Modeling of long-term survival data with unobserved dispersion via neural network

Traditional models in survival analysis assume that every subject will eventually experience the event of interest in the study, such as death or disease recurrence; thus, the survival function is said to be proper. The cure rate model, which was first proposed seven decades ago, accounts for the presence of a fraction of individuals who will never experience the occurrence of the event of interest, referred to as the cure fraction. This cure fraction can be conceptualized as immune or cured subjects in the context of cancer treatment. In the literature, various cure rate models have been widely studied and commonly applied to structured data with a limited number of covariates. Recently, the use of convolutional neural networks, a powerful deep learning technique for image processing, has become increasingly common in the medical field.

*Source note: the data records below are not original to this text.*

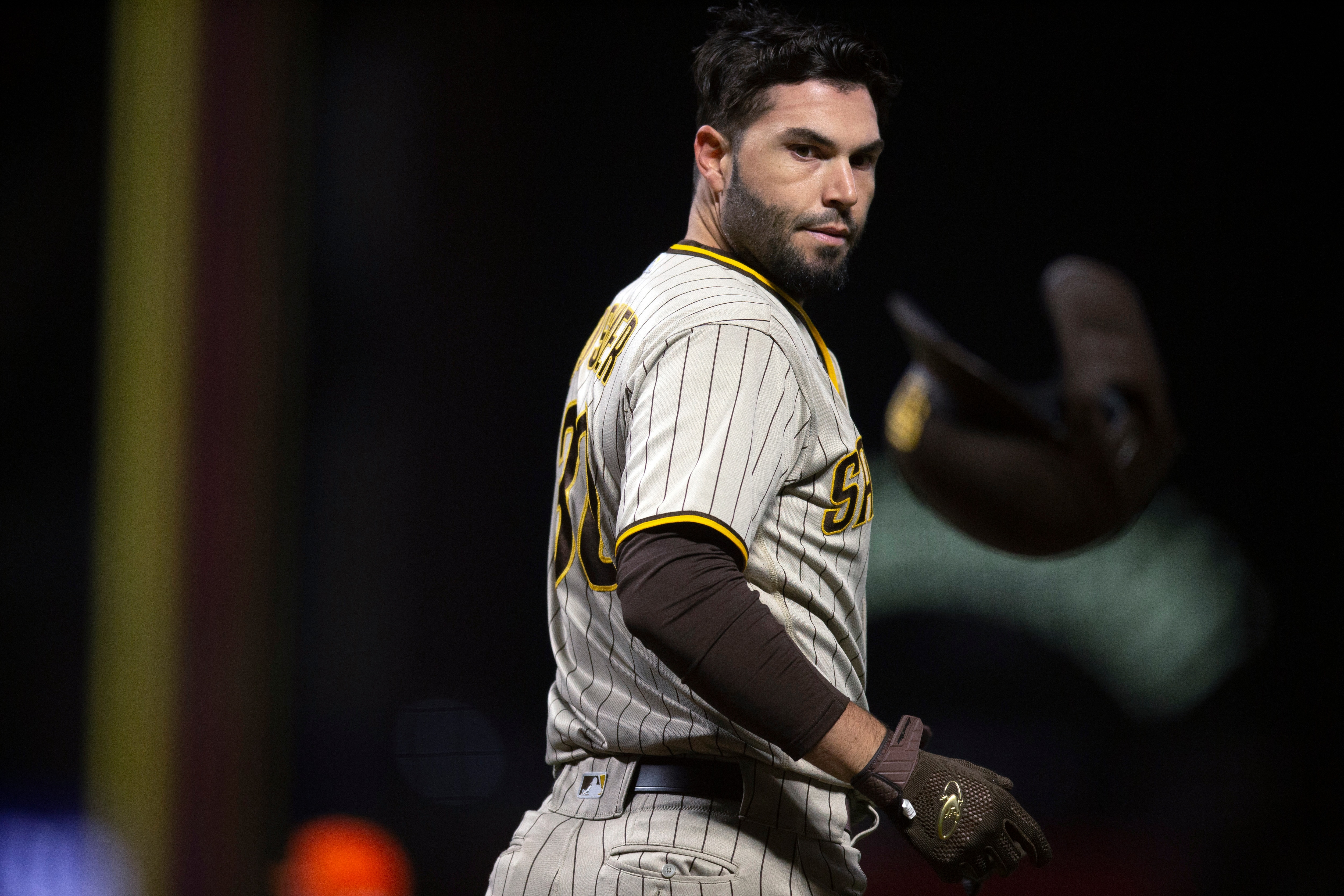 San Diego Padres' Eric Hosmer tosses his batting helmet after striking out to end the top of the sixth inning of the team's baseball game against the San Francisco Giants, Tuesday, Sept. 14, 2021, in San Francisco. (AP Photo/D. Ross Cameron)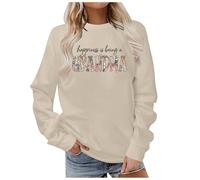 Happiness Is Being a Grandma Sweatshirt Womens Blessed Grandma Long Sleeve Shirts Fall Crewneck Pullover Tops 2024 New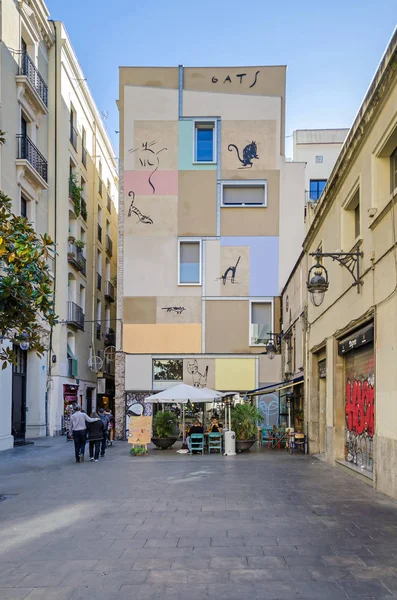 Barcelona Spain November 2018 Small Street Rambla Square Placa Bonsucces — Stock Photo, Image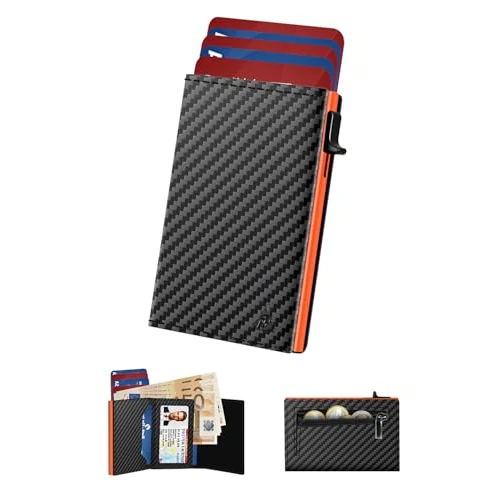Limited offer: dwnkove Men's Card Holder - Aluminium Case with Quick Access, Carbon Fibre Leather | RFID Protection | Slim Design - 11 Card Slots + ID Window + Note Compartment from 18.99 EUR to 18.99 EUR (save 0%)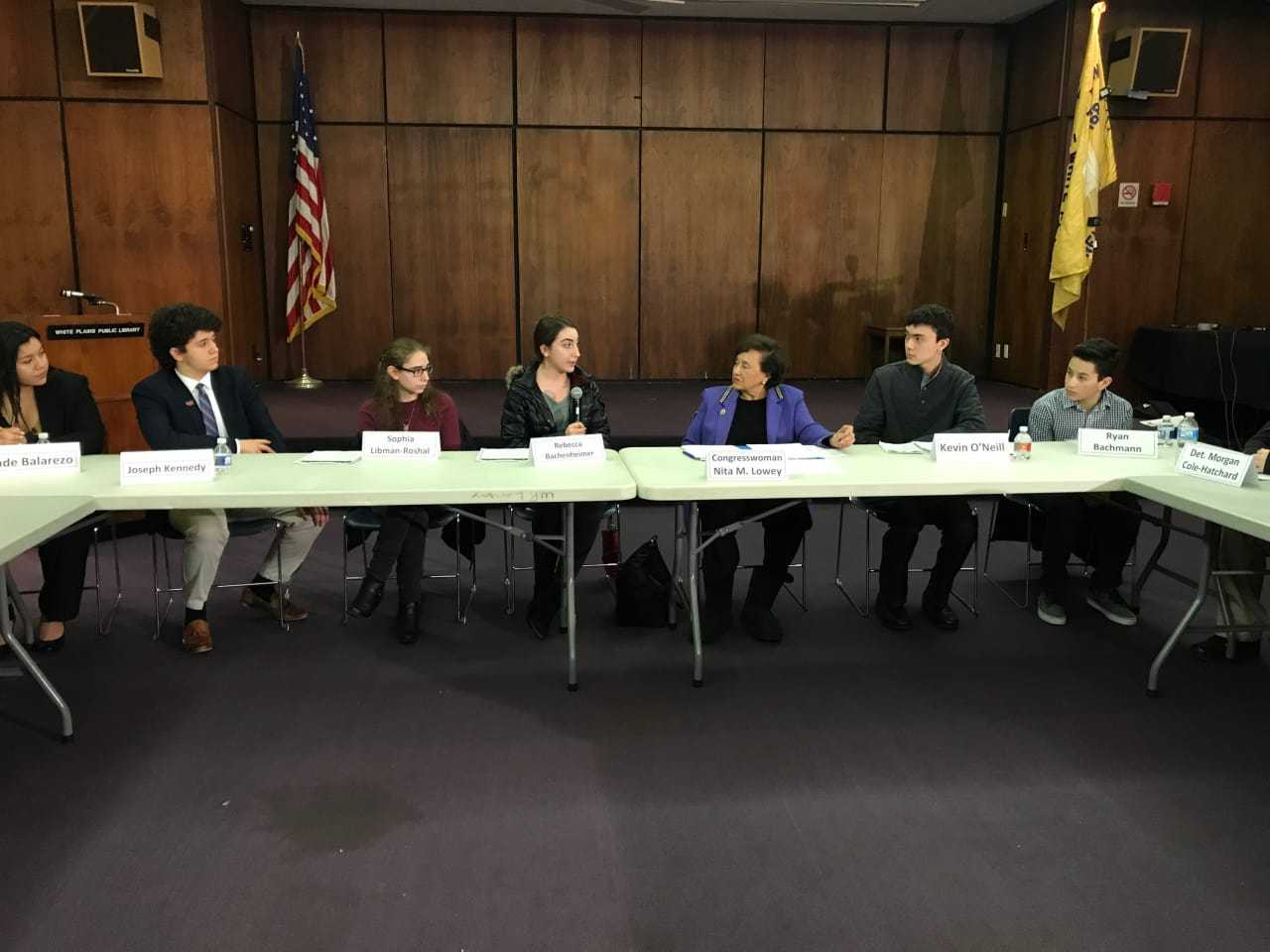 U.S. Rep. Nita Lowey hosted a roundtable discussion with students about gun violence and prevention.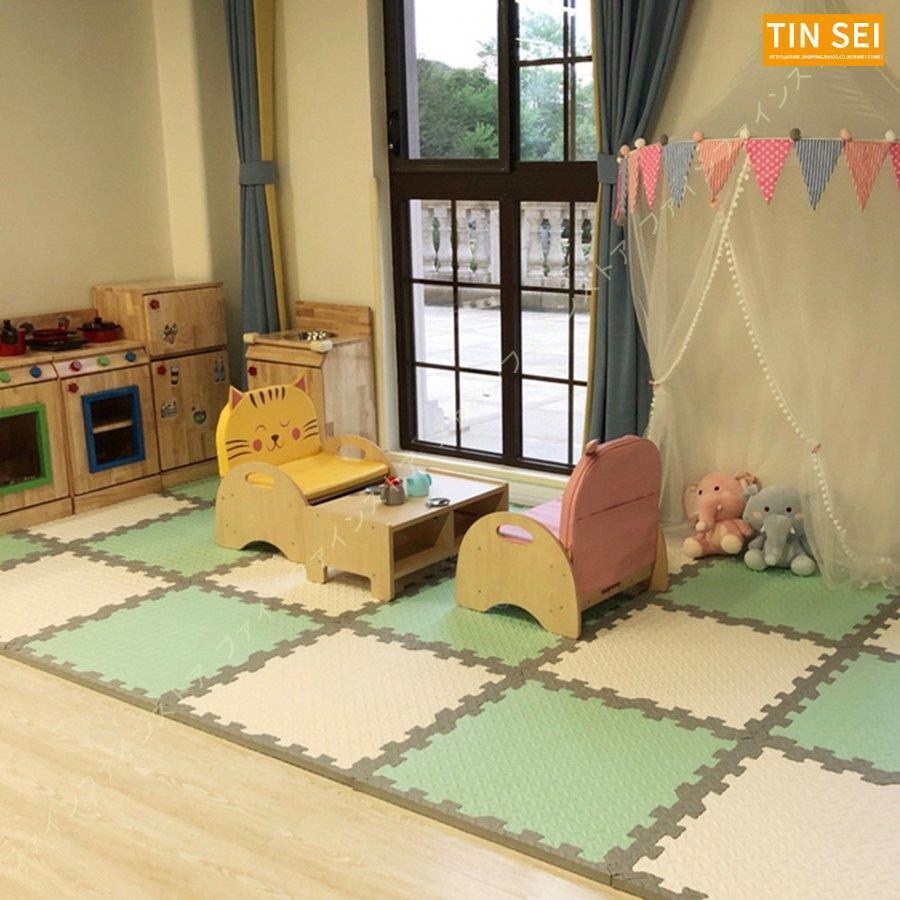 大判 プレイマット パズルマット ジョイントマット シンプル 無地 ラグマット 2畳 正方形 リビング 3畳 タイルカーペット ペット用 サイドパーツ付 軽量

Medical images, such as histological slides and magnetic resonance images, are directly related to a patient’s prognostic factors. Therefore, it is reasonable to introduce these images as predictors in cure models. In this work, we extend the article by Xie and Yu (Stat Med 40(15):3516–3532, 2021. https://doi.org/10.1002/sim.8980 ), which employed a neural network to model the effect of unstructured predictors in the promotion time cure model setting for cases involving overdispersed data. We refer to our extension as the integrated negative binomial cure rate model, with its parameters estimated through the Expectation–Maximization algorithm.